1. avatar says

    Yep, I understand the reason why you put long-term assets at a special category due to the advance payment to purchase those assets. And then, we just deduct the cost by using depreciation method so there’s nothing change with cash. However how to solve “Prepayment”. This account has the same procedure as long-term assets, hasn’t it? Should I put the expense of the year which is deducted from prepayment next to depreciation in Cash flow statement and use the amount of cash we recently credit to debit prepayment instead of the gap between two years to calculate the cash change ?
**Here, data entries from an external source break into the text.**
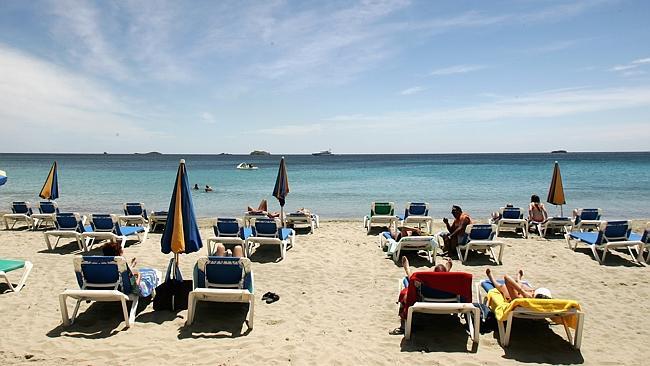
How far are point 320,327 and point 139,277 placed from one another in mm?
2561

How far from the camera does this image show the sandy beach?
4.55m

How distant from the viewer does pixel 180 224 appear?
5.71 metres

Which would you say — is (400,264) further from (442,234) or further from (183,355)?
(183,355)

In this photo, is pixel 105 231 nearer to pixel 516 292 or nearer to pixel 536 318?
pixel 516 292

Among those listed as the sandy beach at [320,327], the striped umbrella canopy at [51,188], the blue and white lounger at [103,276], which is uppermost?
the striped umbrella canopy at [51,188]

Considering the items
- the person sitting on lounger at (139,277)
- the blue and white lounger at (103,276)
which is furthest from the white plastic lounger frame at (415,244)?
the blue and white lounger at (103,276)

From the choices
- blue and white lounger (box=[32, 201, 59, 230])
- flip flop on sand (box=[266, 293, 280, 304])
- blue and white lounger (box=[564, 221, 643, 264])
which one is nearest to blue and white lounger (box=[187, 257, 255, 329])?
flip flop on sand (box=[266, 293, 280, 304])

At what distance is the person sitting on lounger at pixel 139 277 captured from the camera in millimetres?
5679

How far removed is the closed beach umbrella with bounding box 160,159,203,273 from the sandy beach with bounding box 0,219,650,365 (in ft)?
2.96

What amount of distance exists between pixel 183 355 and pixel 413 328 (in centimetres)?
265

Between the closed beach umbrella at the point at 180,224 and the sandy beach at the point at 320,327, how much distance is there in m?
0.90

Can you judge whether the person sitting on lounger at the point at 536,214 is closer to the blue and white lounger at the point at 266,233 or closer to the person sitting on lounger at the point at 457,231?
the person sitting on lounger at the point at 457,231

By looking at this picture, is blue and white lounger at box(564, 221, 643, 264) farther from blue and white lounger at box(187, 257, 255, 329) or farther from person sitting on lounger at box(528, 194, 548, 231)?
blue and white lounger at box(187, 257, 255, 329)

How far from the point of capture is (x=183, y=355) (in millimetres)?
4543
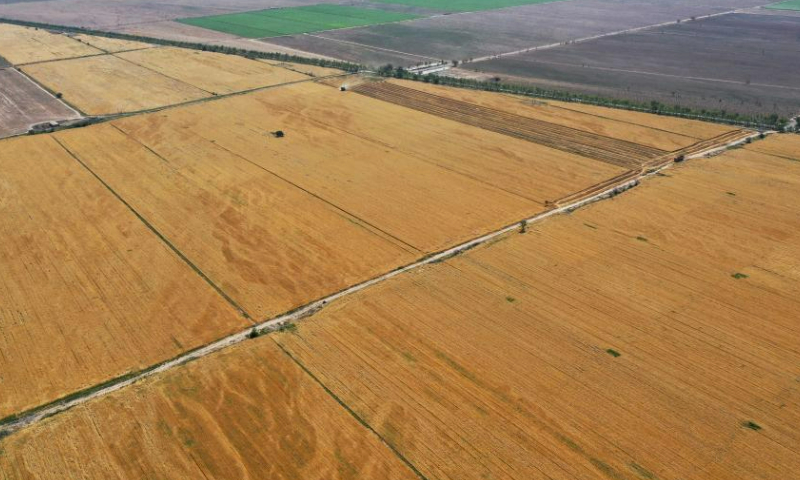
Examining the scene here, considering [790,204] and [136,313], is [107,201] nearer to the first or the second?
[136,313]

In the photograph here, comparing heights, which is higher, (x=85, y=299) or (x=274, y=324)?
(x=274, y=324)

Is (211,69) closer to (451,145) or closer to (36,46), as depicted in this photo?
(36,46)

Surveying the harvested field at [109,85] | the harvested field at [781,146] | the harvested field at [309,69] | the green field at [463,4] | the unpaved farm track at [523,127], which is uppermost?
the green field at [463,4]

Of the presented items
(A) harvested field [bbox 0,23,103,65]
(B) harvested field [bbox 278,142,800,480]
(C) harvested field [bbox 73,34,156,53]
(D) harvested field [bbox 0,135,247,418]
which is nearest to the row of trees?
(B) harvested field [bbox 278,142,800,480]

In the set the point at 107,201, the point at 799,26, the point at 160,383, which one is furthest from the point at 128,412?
the point at 799,26

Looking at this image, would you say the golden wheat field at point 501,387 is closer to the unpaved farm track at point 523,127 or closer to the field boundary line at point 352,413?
the field boundary line at point 352,413

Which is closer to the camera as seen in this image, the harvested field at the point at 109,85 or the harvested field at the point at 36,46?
the harvested field at the point at 109,85

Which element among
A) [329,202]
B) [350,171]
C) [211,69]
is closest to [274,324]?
[329,202]

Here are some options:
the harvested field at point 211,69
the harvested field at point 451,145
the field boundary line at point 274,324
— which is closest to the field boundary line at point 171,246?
the field boundary line at point 274,324
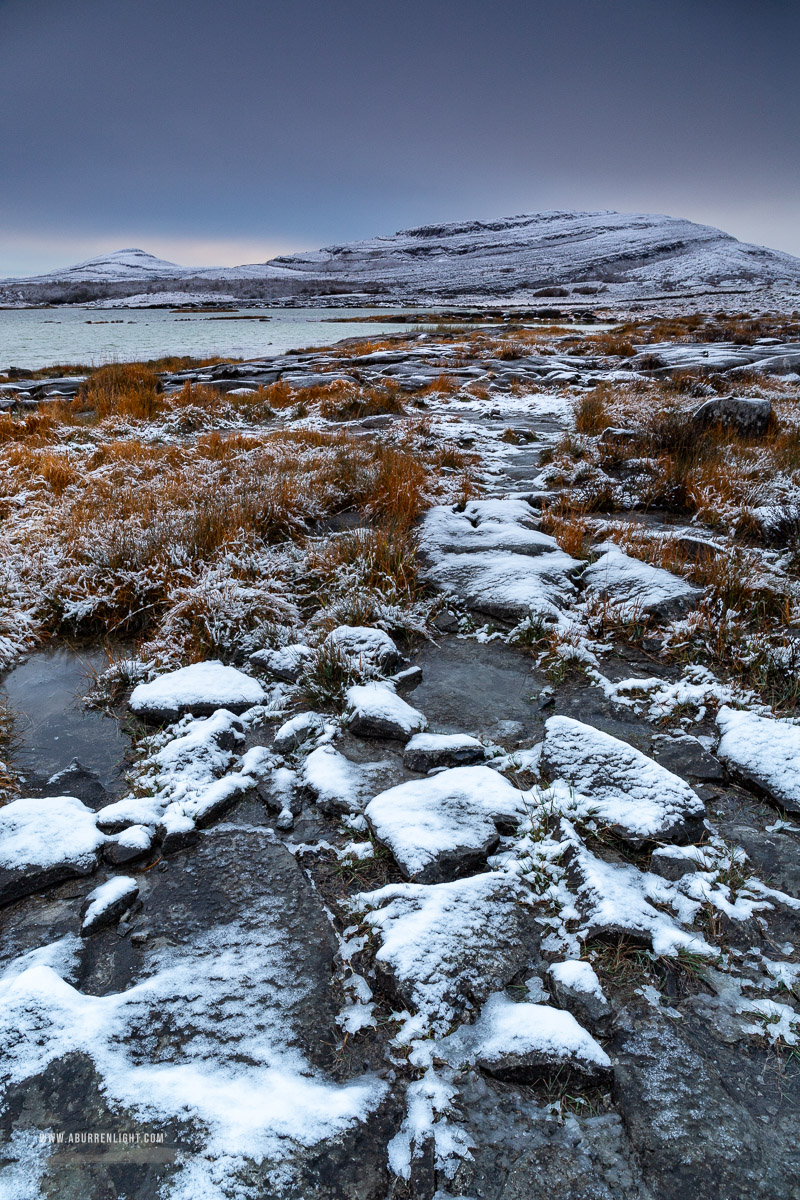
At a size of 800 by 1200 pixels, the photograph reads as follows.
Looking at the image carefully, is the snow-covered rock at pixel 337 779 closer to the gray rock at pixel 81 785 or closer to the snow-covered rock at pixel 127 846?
the snow-covered rock at pixel 127 846

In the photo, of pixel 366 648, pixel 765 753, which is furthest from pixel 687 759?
pixel 366 648

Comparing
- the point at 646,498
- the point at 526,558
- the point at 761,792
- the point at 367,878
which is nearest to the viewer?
the point at 367,878

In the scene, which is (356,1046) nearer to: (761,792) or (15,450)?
(761,792)

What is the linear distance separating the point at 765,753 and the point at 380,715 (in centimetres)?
165

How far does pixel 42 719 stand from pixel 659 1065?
3.01m

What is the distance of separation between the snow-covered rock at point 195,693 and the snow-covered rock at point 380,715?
1.76 feet

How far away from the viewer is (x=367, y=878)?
2.11 meters

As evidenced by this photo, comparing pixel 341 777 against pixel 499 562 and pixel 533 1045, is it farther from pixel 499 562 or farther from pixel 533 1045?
pixel 499 562

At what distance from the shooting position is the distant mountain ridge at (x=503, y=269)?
8225 centimetres

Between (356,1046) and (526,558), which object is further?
(526,558)

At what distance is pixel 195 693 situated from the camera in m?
3.08

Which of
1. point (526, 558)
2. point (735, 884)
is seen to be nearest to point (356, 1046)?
point (735, 884)

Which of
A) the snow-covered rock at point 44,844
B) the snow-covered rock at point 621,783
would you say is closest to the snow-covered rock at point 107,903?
the snow-covered rock at point 44,844

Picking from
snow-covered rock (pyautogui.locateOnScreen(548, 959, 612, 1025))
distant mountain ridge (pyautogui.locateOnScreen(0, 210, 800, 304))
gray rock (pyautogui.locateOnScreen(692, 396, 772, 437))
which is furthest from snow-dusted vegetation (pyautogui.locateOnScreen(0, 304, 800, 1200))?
distant mountain ridge (pyautogui.locateOnScreen(0, 210, 800, 304))
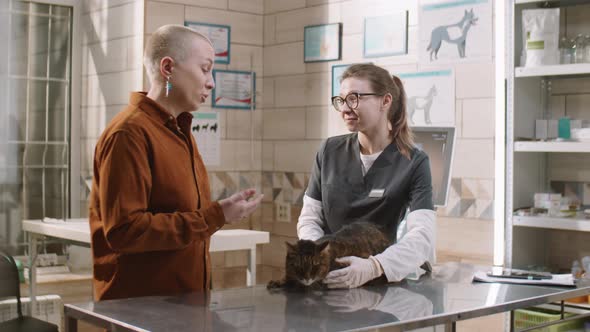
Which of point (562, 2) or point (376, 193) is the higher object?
point (562, 2)

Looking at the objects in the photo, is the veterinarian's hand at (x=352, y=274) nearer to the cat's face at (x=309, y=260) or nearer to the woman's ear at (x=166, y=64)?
the cat's face at (x=309, y=260)

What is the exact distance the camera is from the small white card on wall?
5.08 m

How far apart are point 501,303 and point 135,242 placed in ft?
3.16

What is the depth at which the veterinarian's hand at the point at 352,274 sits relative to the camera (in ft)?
6.95

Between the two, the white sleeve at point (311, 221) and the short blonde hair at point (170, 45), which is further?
the white sleeve at point (311, 221)

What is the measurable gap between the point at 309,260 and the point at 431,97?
7.69 feet

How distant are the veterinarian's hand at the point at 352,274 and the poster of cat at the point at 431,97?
6.93 ft

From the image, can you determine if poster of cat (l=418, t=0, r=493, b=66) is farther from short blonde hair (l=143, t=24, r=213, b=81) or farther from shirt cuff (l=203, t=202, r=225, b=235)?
shirt cuff (l=203, t=202, r=225, b=235)

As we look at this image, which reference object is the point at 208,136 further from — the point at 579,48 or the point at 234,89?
the point at 579,48

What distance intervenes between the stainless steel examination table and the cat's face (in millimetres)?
47

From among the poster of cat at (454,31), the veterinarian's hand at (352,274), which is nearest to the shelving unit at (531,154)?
the poster of cat at (454,31)

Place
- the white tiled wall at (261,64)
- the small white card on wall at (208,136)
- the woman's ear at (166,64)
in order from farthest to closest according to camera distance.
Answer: the small white card on wall at (208,136) → the white tiled wall at (261,64) → the woman's ear at (166,64)

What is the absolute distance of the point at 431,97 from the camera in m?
4.23

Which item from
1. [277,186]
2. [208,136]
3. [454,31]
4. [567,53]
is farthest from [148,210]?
[277,186]
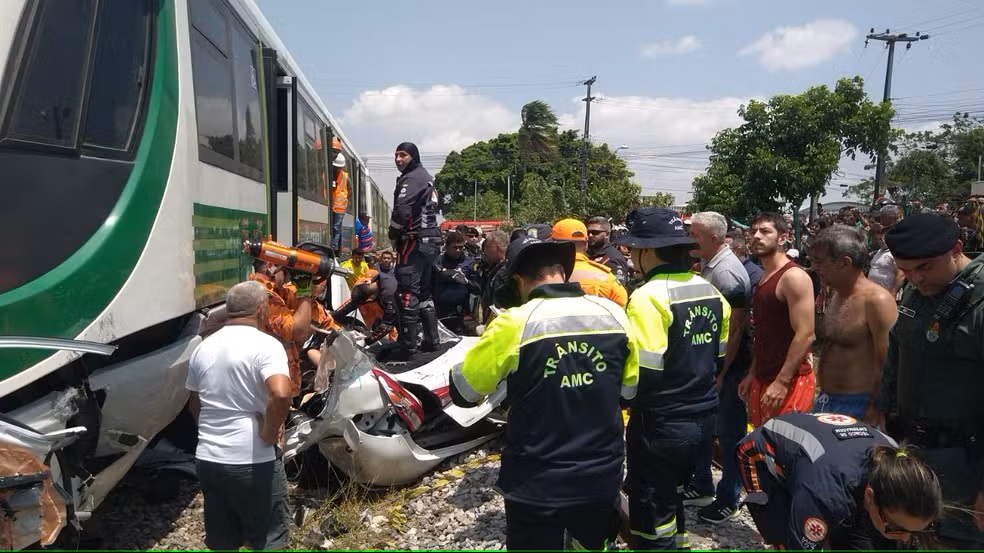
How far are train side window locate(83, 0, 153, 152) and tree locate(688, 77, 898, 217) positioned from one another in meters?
15.6

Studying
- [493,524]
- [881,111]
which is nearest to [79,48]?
[493,524]

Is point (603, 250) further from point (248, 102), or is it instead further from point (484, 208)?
point (484, 208)

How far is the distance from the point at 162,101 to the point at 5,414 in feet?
6.24

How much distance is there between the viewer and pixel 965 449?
301cm

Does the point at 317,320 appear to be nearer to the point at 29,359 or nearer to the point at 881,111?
the point at 29,359

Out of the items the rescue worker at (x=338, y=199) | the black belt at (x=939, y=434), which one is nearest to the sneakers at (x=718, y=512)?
the black belt at (x=939, y=434)

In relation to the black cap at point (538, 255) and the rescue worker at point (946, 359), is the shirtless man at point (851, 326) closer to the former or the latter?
the rescue worker at point (946, 359)

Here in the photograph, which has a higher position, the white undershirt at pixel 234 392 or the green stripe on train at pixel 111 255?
the green stripe on train at pixel 111 255

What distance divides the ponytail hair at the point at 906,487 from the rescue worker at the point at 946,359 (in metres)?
0.43

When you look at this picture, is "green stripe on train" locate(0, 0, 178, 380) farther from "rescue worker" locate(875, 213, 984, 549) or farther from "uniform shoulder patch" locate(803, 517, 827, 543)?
"rescue worker" locate(875, 213, 984, 549)

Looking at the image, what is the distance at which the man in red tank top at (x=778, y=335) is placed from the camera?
156 inches

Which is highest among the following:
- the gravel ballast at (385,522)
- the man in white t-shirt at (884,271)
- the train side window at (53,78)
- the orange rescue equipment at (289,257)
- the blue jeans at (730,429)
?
the train side window at (53,78)

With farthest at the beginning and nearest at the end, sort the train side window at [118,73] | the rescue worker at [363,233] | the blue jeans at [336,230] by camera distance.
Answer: the rescue worker at [363,233]
the blue jeans at [336,230]
the train side window at [118,73]

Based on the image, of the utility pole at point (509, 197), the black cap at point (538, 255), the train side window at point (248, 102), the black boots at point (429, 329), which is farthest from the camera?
the utility pole at point (509, 197)
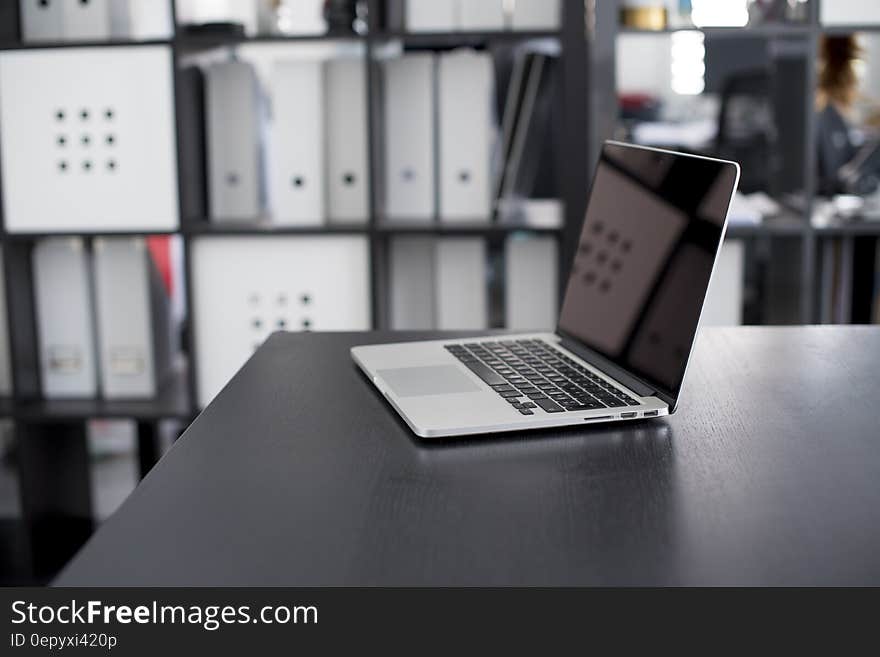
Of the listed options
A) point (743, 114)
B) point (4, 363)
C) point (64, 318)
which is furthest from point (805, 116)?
point (743, 114)

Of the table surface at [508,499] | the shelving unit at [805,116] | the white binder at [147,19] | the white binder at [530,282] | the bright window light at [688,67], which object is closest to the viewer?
the table surface at [508,499]

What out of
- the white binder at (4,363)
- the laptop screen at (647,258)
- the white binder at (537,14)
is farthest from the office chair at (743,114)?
the laptop screen at (647,258)

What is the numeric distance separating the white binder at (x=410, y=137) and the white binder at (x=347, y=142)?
0.06 meters

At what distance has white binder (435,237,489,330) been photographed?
2.34 metres

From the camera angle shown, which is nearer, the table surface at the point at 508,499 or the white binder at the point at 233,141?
the table surface at the point at 508,499

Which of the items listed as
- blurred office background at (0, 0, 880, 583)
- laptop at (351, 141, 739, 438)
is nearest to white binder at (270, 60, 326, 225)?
blurred office background at (0, 0, 880, 583)

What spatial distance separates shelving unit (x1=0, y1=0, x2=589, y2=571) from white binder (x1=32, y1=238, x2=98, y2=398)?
24 millimetres

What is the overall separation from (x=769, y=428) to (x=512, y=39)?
151 cm

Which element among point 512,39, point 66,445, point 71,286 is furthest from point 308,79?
point 66,445

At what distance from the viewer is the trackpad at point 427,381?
35.6 inches

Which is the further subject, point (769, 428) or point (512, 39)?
point (512, 39)

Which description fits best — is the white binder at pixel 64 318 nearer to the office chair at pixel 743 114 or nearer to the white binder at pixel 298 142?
the white binder at pixel 298 142
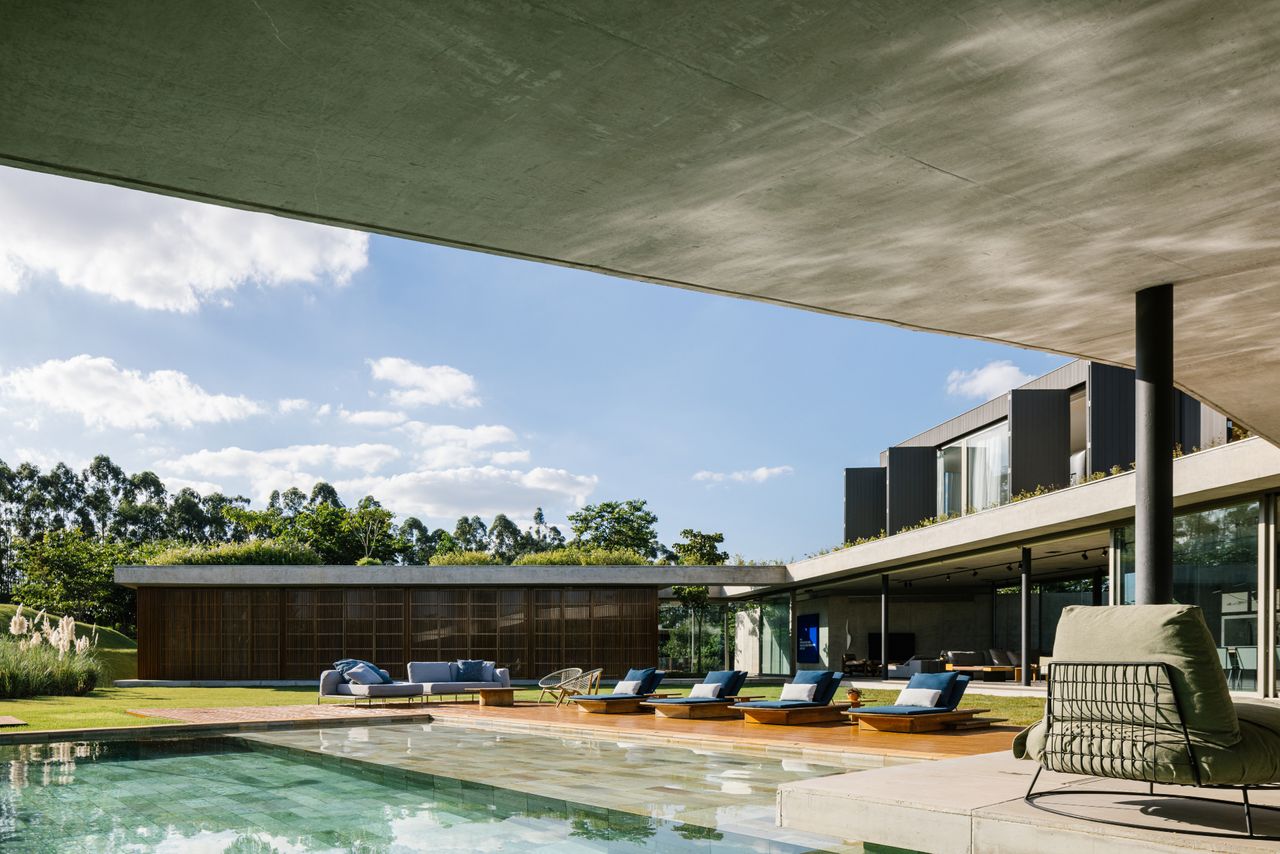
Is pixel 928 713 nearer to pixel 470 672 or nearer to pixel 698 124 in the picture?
pixel 698 124

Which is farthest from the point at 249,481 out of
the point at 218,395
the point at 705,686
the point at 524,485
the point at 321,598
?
the point at 705,686

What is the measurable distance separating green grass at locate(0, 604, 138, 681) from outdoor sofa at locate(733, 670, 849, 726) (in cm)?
2157

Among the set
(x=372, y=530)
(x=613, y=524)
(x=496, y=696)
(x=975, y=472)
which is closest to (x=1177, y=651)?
(x=496, y=696)

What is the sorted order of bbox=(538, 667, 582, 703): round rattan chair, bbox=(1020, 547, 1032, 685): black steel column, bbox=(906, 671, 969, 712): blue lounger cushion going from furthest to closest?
bbox=(1020, 547, 1032, 685): black steel column, bbox=(538, 667, 582, 703): round rattan chair, bbox=(906, 671, 969, 712): blue lounger cushion

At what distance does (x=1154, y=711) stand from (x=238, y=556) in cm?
2651

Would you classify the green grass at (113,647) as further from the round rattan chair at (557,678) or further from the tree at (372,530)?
the round rattan chair at (557,678)

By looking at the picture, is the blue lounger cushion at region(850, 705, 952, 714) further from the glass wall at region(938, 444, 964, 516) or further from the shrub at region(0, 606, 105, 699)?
the glass wall at region(938, 444, 964, 516)

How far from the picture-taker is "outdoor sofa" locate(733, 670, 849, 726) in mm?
13617

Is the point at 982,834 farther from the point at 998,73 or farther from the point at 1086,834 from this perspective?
the point at 998,73

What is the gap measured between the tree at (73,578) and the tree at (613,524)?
54.4 feet

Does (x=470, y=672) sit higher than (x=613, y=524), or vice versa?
(x=613, y=524)

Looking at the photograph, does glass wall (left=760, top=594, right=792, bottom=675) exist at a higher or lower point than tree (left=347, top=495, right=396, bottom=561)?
lower

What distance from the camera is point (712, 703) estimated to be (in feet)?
49.4

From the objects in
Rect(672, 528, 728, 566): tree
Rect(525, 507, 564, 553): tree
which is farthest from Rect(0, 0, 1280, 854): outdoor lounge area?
Rect(525, 507, 564, 553): tree
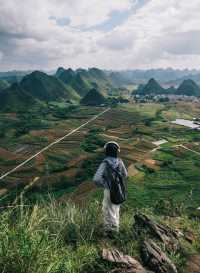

    • Avatar of johnmoffat says

      Prepayments are dealt with in exactly the same way as receivables. The change over the year is added to or subtracted from the accounting profit in order to arrive at the cash generated from operations.

      • avatar says

        Thank you very much :) Besides, There is a difference between the ACCA F3 paper and your lecture. In the paper Interest expense is stated in the category “Adjustment for” but in your lecture it is not. Is it a mistake of printing? Or just this example doesn’t need it? Thank you :)

      • Avatar of johnmoffat says

        You can either start with the profit before tax and then immediately add back the interest expense, or you can start with the profit before interest and tax – both end up exactly the same.
        Whichever you do, the interest paid is subtracted at the end (along with dividends paid and tax paid) to get the cash generated from operating activities.

  2. avatar says

    Hi, my first comment ever on this website.

    How would i account for deferred tax, if it appears in the income statement and in NCL? would i approach it the same way Tax liabilities was approached ( T accounts method) in this video?